High unemployment is extremely dangerous.

In many respects the Democratic Party of 1931 is similar to the Republican Party of 2021. Today’s Democrats spend a lot of time pointing out that Republicans have become hostile to democracy and can’t get a majority behind their lunatic view of the world. That’s true. But they probably could if they changed their economic agenda. If Democrats do not get there first, they will lose much of what is left of the existing Democratic coalition.

The rejection of elite-favored laissez-faire in favor of a widely popular agenda focused on the interests of working people can meaningfully be labeled populism. But populism in this sense needs to be distinguished from the anti-intellectualism and xenophobia that is also frequently associated with the term.

FDR was not a cheap demagogue throwing red meat to the masses that he knew would be counterproductive. He was not an economist or a political theorist, but he was smart enough to recognize that the policy program that had spawned The Great Depression was probably not all it was cracked up to be. And he surrounded himself with a very famous Brain Trust – a coterie of intellectuals who had different, but in many ways related theories of why and how the Depression had happened.

Early on, FDR impressed a particular British economist named John Maynard Keynes, who admired both FDR’s spirit of experimentation and his insistence that defeating the Depression was about more than economic data. Keynes and Roosevelt believed that the Great Depression had put democracy itself on trial, and both were almost desperate to vindicate it.

They did. After Keynes published The General Theory of Employment, Interest and Money in 1936, his ideas became an unofficial philosophy for the New Deal, espoused by top FDR confidants at the Federal Reserve, Treasury and the White House itself. This set of ideas included, of course, Keynes’ famous theory that government deficit spending is the only reliable way to end a recession, but it also included much more.

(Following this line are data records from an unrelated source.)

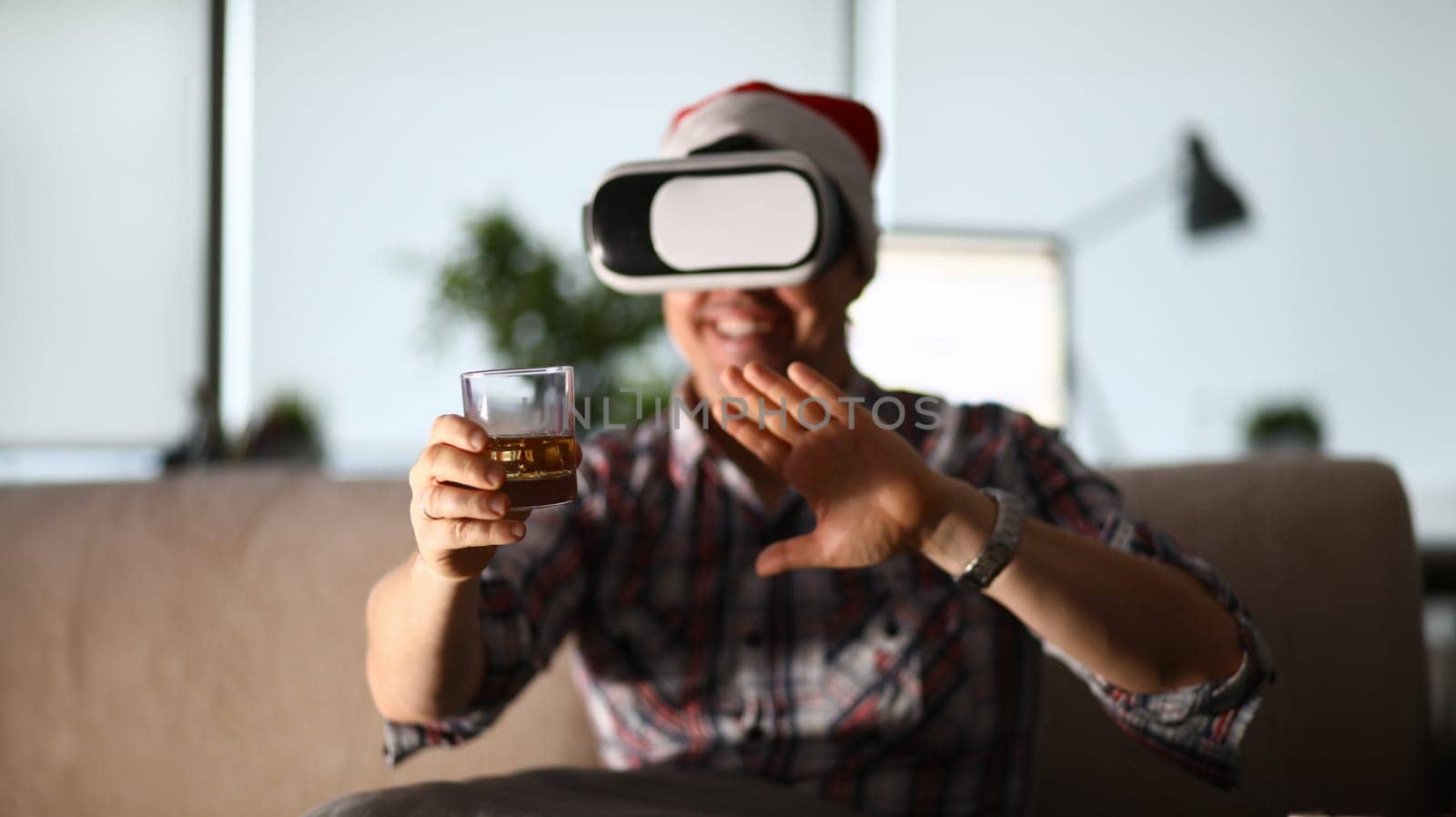 Man sit at sofa hold glass in hand and using vr gogles. Online party drinking companion concept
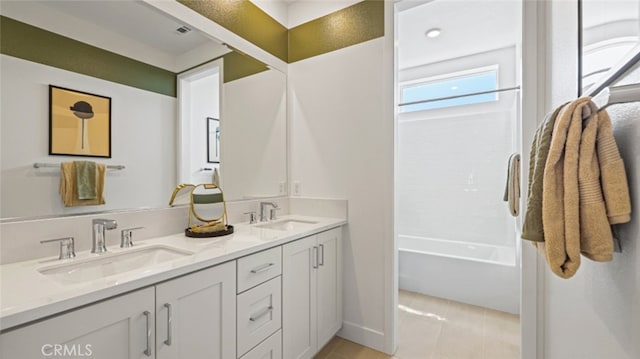 bathroom with tile patterned flooring, vanity, and shower / washtub combination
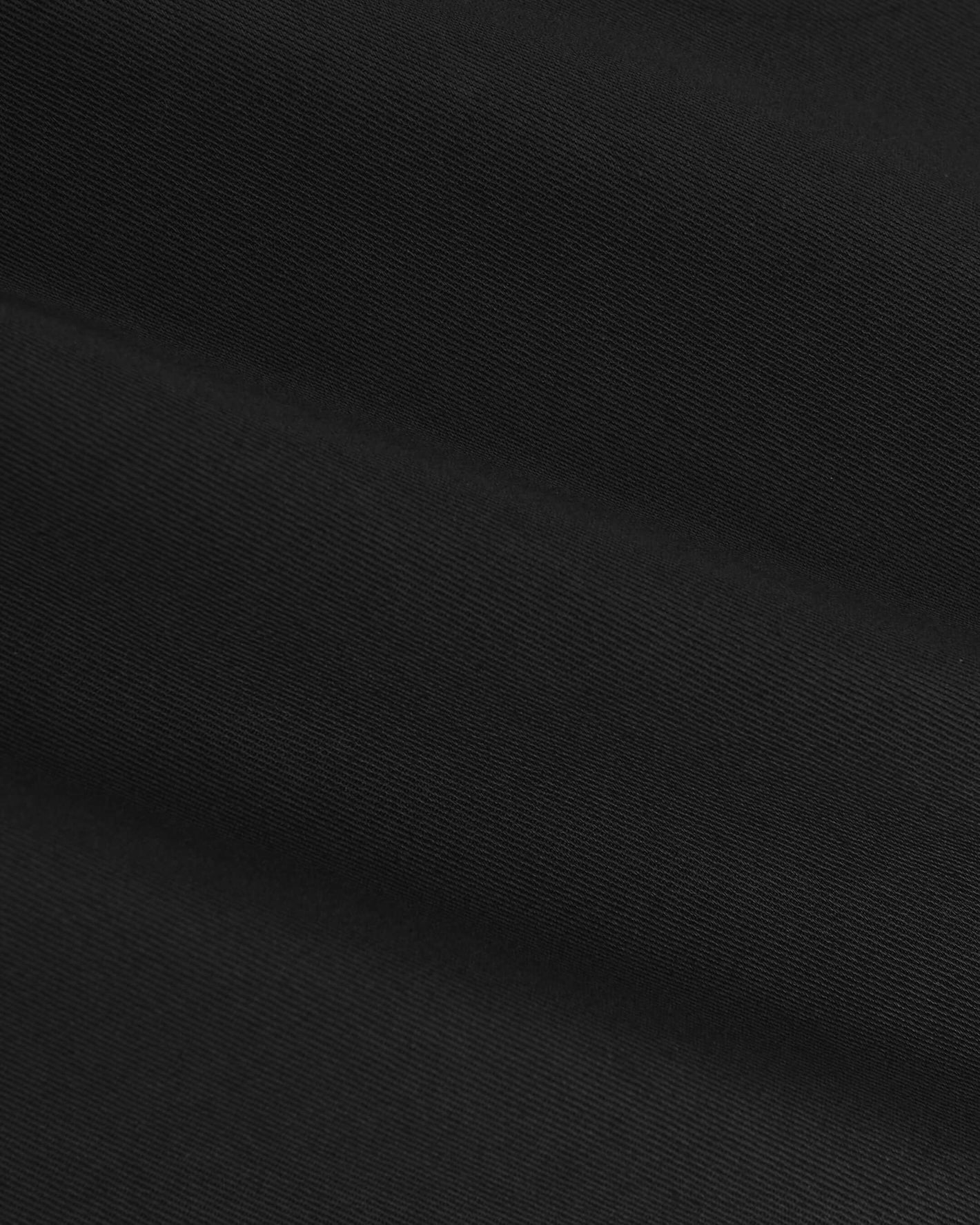 Black Coaches Jacket close-up, showcasing its diagonal twill weave and texture.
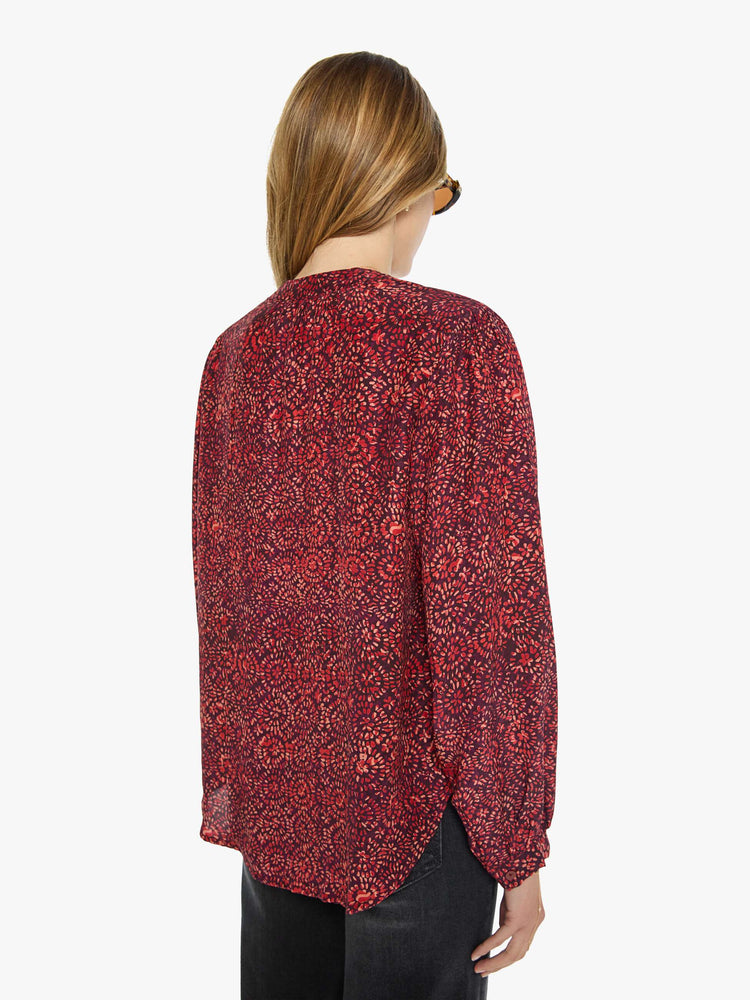 Back view of a woman deep red shirt with a floral print, and features a crewneck, long balloon sleeves and ruffles throughout for a flowy fit.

The Keynesian economic paradigm was built on the belief that financial markets are not a natural state of human affairs, but rather something created by the state that must be maintained and regulated to function at all. Keynes also emphasized that the problems economists were accustomed to dealing with were essentially problems of efficiency and scarcity – how to make more with less. But these were not the pressing economic issues of the day. The Depression wasn’t caused by a shortage of food or a sudden burst of laziness among American workers. It was caused instead by the market’s inability to sustain public demand for the products the market produced. Keynes was willing to pay attention to what was actually happening in the economy and acknowledge when it didn’t fit with tidy textbook theories.